1. B. Gottardo Construction Ltd. (“Construction”) and B. Gottardo Site Servicing

Limited (“Site Servicing”) (collectively, the “Debtors”) are corporations incorporated

pursuant to the Business Corporations Act (Ontario). The Debtors are privately owned

directly or indirectly by members of the Gottardo family. Bruno Gottardo was the

founder and president of Construction and Site Servicing (“Bruno”). David Gottardo

(“David”), Bruno’s son, was the general manager of the Debtors.

2. The Debtors provided large scale construction services, frequently being

infrastructure projects for municipalities and other government entities as well as site

servicing for developers.

3. On application by the Toronto Dominion Bank (the “TD Bank”), the Debtors’

senior secured lender, BDO Canada Limited was appointed as the Receiver (the

“Receiver”) without security, of all of the assets, undertakings and properties of the

Debtors, pursuant to the order of Justice Newbould made August 10, 2015 (the

“Receivership Order”).
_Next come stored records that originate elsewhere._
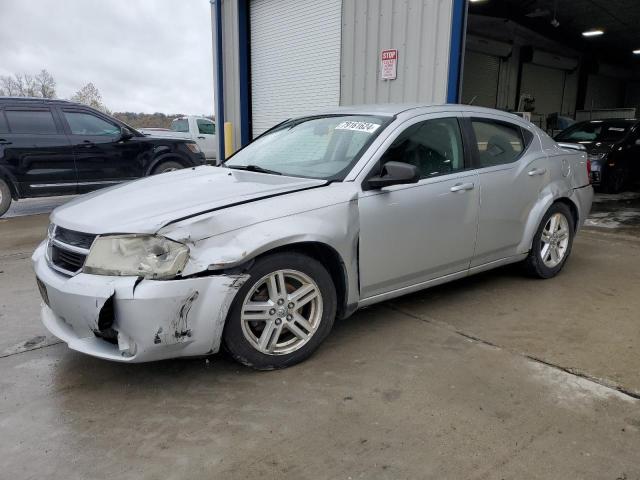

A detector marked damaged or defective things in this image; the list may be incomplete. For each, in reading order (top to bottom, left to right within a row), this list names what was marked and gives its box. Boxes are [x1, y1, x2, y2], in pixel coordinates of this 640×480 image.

damaged front bumper [31, 242, 248, 362]
crack in concrete [384, 304, 640, 402]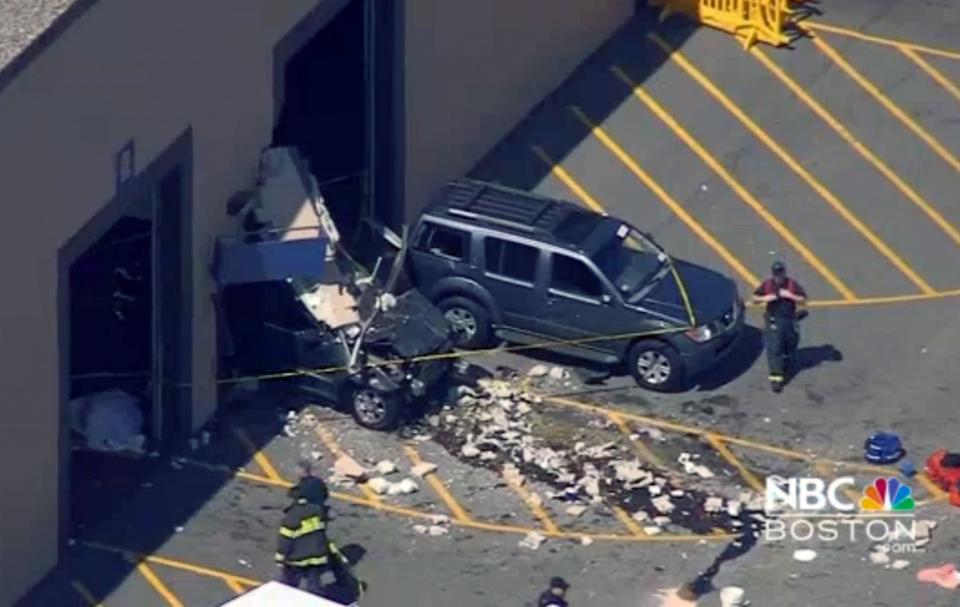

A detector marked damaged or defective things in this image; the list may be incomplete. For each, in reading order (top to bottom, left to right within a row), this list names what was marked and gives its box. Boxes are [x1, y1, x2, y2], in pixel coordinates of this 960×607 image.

damaged building wall [402, 0, 632, 218]
damaged building wall [0, 0, 322, 600]
crashed vehicle [216, 148, 456, 432]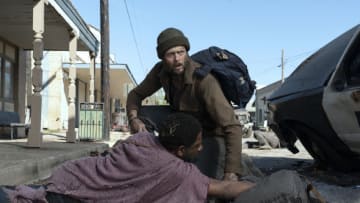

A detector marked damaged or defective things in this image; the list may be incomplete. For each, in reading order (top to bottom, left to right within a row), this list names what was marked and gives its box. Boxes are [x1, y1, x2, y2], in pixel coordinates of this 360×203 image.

wrecked vehicle [268, 25, 360, 171]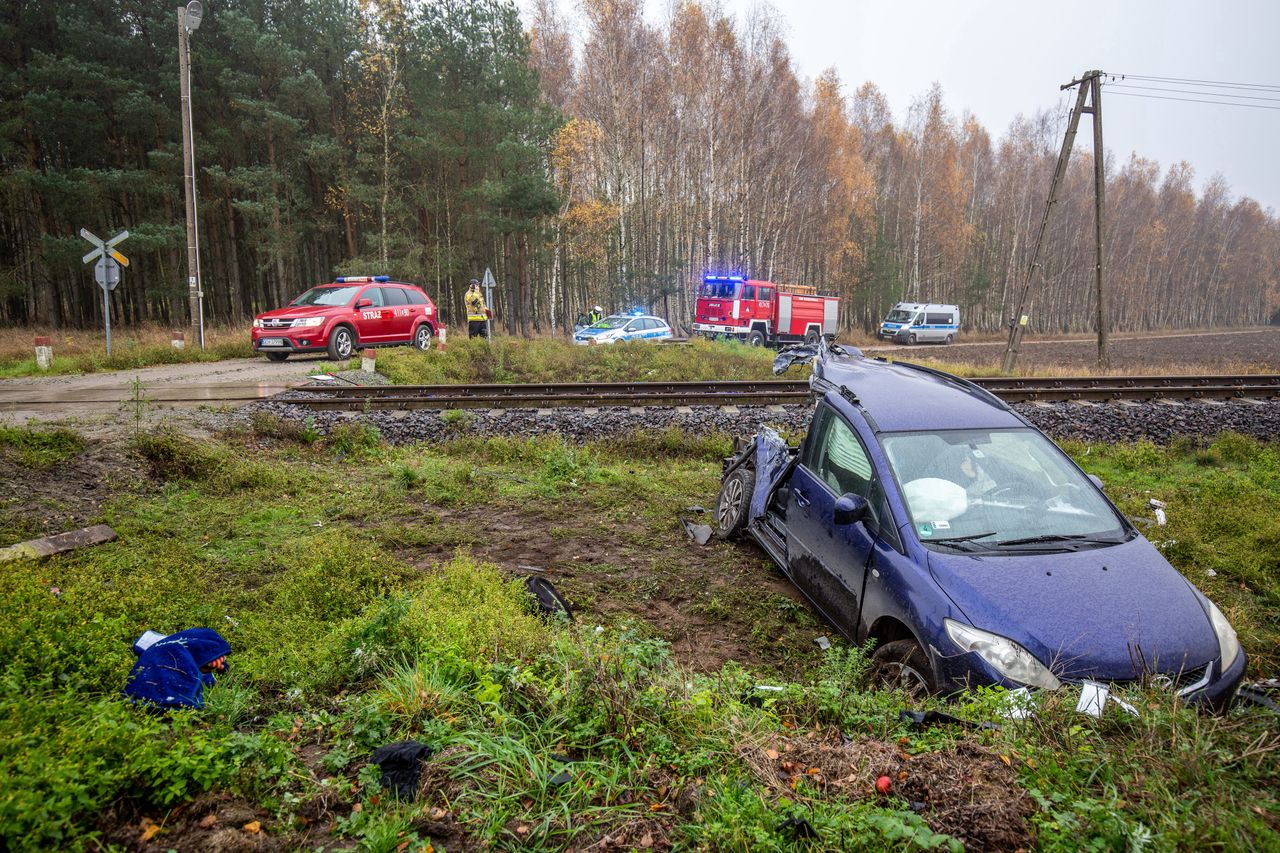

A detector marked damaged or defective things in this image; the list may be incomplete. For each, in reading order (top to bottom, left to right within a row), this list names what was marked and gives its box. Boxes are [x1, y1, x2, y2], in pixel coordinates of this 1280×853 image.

Attached hereto as Appendix “A” is a copy of the Receivership

Order.

4. On August 28, 2015, the Debtors were adjudged bankrupt and BDO Canada

Limited was appointed as trustee in bankruptcy. Copies of the bankruptcy orders are

attached as Appendix “B”.

5. All court materials filed, including previous reports, and court orders and

endorsements issued in these proceedings are available on the Receiver’s website at

http://extranets.bdo.ca/BGottardo.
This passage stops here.